THE TASK —
What is needed is a verbatim copy of each record below.

_____

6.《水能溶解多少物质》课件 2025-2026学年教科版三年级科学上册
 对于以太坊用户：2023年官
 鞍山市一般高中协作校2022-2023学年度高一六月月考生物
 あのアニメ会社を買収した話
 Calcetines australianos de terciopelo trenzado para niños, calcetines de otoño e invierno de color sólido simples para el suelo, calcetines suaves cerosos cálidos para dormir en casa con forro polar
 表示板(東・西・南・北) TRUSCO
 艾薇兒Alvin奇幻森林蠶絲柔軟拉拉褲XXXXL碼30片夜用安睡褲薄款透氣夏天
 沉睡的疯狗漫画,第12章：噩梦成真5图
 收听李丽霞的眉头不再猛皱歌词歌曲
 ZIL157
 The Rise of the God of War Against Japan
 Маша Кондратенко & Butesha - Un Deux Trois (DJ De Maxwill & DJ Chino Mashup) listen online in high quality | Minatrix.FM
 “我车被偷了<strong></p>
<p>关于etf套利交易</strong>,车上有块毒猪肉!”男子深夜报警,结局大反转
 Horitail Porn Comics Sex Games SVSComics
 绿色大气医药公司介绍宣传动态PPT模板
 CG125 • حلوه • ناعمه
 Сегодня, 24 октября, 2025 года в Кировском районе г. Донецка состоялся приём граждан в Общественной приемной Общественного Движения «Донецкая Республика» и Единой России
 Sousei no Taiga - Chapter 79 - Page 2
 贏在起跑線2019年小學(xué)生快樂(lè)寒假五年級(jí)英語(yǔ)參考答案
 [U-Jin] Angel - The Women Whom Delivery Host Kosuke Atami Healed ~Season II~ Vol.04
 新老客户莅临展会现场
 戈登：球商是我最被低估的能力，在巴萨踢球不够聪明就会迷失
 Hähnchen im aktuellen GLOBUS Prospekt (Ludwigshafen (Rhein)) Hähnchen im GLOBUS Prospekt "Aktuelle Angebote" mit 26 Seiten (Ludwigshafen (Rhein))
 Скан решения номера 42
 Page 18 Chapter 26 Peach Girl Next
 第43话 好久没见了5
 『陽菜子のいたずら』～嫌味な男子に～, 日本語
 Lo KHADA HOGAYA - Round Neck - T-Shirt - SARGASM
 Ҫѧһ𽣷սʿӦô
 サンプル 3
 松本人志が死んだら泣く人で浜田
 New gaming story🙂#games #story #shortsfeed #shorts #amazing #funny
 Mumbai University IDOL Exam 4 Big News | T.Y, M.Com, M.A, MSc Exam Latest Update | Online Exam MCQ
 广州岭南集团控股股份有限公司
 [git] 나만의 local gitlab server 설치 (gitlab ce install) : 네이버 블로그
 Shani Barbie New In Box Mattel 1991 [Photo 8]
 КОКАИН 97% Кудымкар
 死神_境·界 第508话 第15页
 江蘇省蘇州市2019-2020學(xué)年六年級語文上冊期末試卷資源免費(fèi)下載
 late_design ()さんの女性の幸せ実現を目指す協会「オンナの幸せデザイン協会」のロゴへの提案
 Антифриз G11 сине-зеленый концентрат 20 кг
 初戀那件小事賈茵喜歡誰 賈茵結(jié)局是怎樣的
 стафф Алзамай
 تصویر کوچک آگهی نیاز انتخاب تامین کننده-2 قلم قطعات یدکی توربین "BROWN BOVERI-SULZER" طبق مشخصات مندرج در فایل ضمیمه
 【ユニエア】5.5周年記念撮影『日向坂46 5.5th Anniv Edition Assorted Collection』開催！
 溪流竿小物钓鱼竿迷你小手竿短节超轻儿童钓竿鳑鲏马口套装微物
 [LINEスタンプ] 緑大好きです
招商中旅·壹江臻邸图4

_____

ANSWER TO THE EXERCISE —
6.《水能溶解多少物质》课件 2025-2026学年教科版三年级科学上册
 对于以太坊用户：2023年官
 鞍山市一般高中协作校2022-2023学年度高一六月月考生物
 あのアニメ会社を買収した話
 Calcetines australianos de terciopelo trenzado para niños, calcetines de otoño e invierno de color sólido simples para el suelo, calcetines suaves cerosos cálidos para dormir en casa con forro polar
 表示板(東・西・南・北) TRUSCO
 艾薇兒Alvin奇幻森林蠶絲柔軟拉拉褲XXXXL碼30片夜用安睡褲薄款透氣夏天
 沉睡的疯狗漫画,第12章：噩梦成真5图
 收听李丽霞的眉头不再猛皱歌词歌曲
 ZIL157
 The Rise of the God of War Against Japan
 Маша Кондратенко & Butesha - Un Deux Trois (DJ De Maxwill & DJ Chino Mashup) listen online in high quality | Minatrix.FM
 “我车被偷了<strong></p>
<p>关于etf套利交易</strong>,车上有块毒猪肉!”男子深夜报警,结局大反转
 Horitail Porn Comics Sex Games SVSComics
 绿色大气医药公司介绍宣传动态PPT模板
 CG125 • حلوه • ناعمه
 Сегодня, 24 октября, 2025 года в Кировском районе г. Донецка состоялся приём граждан в Общественной приемной Общественного Движения «Донецкая Республика» и Единой России
 Sousei no Taiga - Chapter 79 - Page 2
 贏在起跑線2019年小學(xué)生快樂(lè)寒假五年級(jí)英語(yǔ)參考答案
 [U-Jin] Angel - The Women Whom Delivery Host Kosuke Atami Healed ~Season II~ Vol.04
 新老客户莅临展会现场
 戈登：球商是我最被低估的能力，在巴萨踢球不够聪明就会迷失
 Hähnchen im aktuellen GLOBUS Prospekt (Ludwigshafen (Rhein)) Hähnchen im GLOBUS Prospekt "Aktuelle Angebote" mit 26 Seiten (Ludwigshafen (Rhein))
 Скан решения номера 42
 Page 18 Chapter 26 Peach Girl Next
 第43话 好久没见了5
 『陽菜子のいたずら』～嫌味な男子に～, 日本語
 Lo KHADA HOGAYA - Round Neck - T-Shirt - SARGASM
 Ҫѧһ𽣷սʿӦô
 サンプル 3
 松本人志が死んだら泣く人で浜田
 New gaming story🙂#games #story #shortsfeed #shorts #amazing #funny
 Mumbai University IDOL Exam 4 Big News | T.Y, M.Com, M.A, MSc Exam Latest Update | Online Exam MCQ
 广州岭南集团控股股份有限公司
 [git] 나만의 local gitlab server 설치 (gitlab ce install) : 네이버 블로그
 Shani Barbie New In Box Mattel 1991 [Photo 8]
 КОКАИН 97% Кудымкар
 死神_境·界 第508话 第15页
 江蘇省蘇州市2019-2020學(xué)年六年級語文上冊期末試卷資源免費(fèi)下載
 late_design ()さんの女性の幸せ実現を目指す協会「オンナの幸せデザイン協会」のロゴへの提案
 Антифриз G11 сине-зеленый концентрат 20 кг
 初戀那件小事賈茵喜歡誰 賈茵結(jié)局是怎樣的
 стафф Алзамай
 تصویر کوچک آگهی نیاز انتخاب تامین کننده-2 قلم قطعات یدکی توربین "BROWN BOVERI-SULZER" طبق مشخصات مندرج در فایل ضمیمه
 【ユニエア】5.5周年記念撮影『日向坂46 5.5th Anniv Edition Assorted Collection』開催！
 溪流竿小物钓鱼竿迷你小手竿短节超轻儿童钓竿鳑鲏马口套装微物
 [LINEスタンプ] 緑大好きです
招商中旅·壹江臻邸图4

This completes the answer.